INSTRUCTIONS FOR THE TASK:
Going through the entries below, work out how many lines have the string "camera" in them. Give the number and nothing more.

MATERIAL FOR THIS TASK:
□ □ □

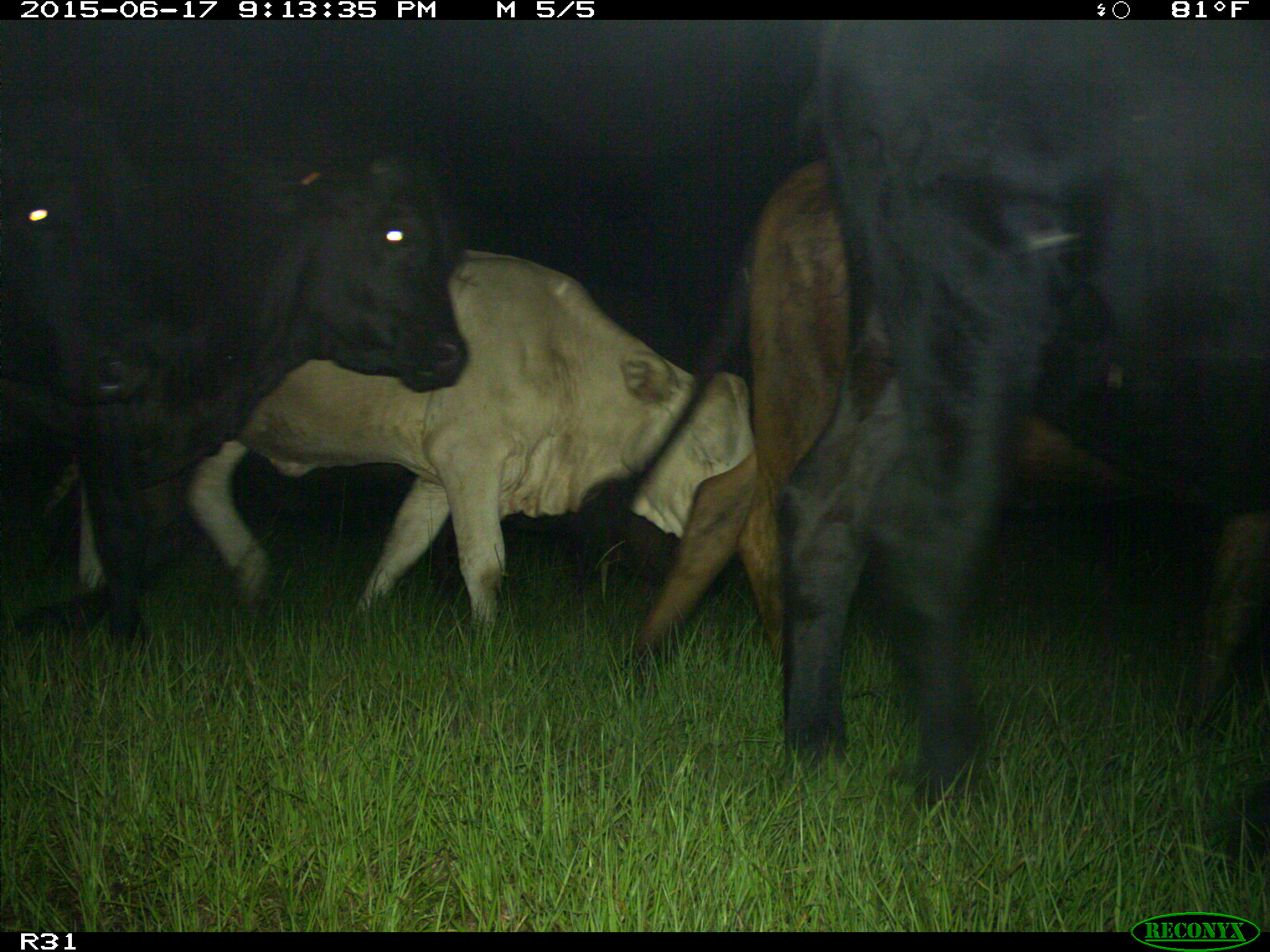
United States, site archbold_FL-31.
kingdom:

□ □ □

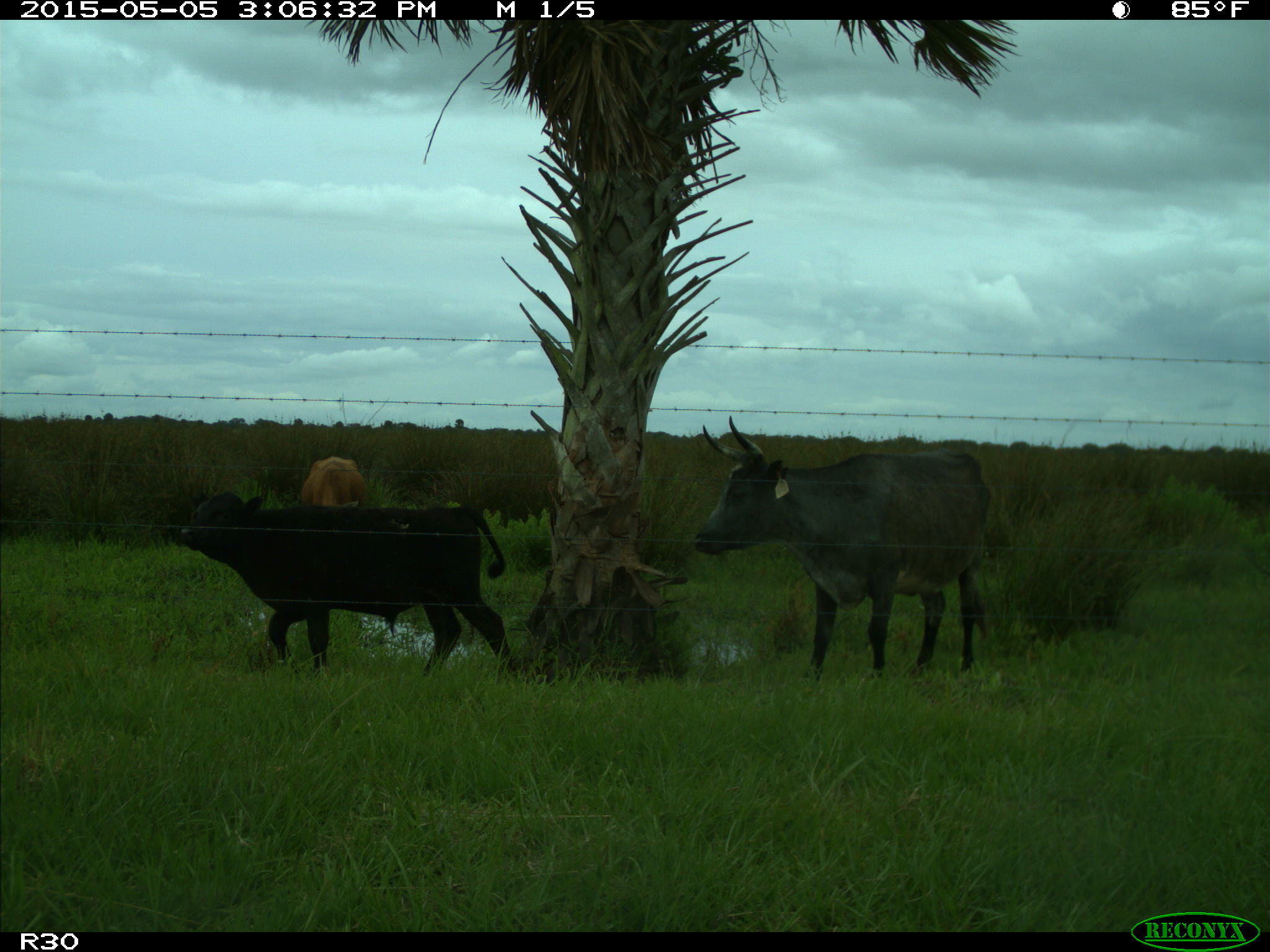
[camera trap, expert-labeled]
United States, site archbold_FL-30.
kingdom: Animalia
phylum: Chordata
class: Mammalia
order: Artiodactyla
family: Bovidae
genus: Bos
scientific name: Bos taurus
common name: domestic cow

□ □ □

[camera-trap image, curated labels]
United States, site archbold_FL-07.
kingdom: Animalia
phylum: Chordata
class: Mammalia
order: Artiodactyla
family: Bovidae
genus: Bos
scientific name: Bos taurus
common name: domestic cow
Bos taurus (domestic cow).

□ □ □

ANSWER SECTION:
2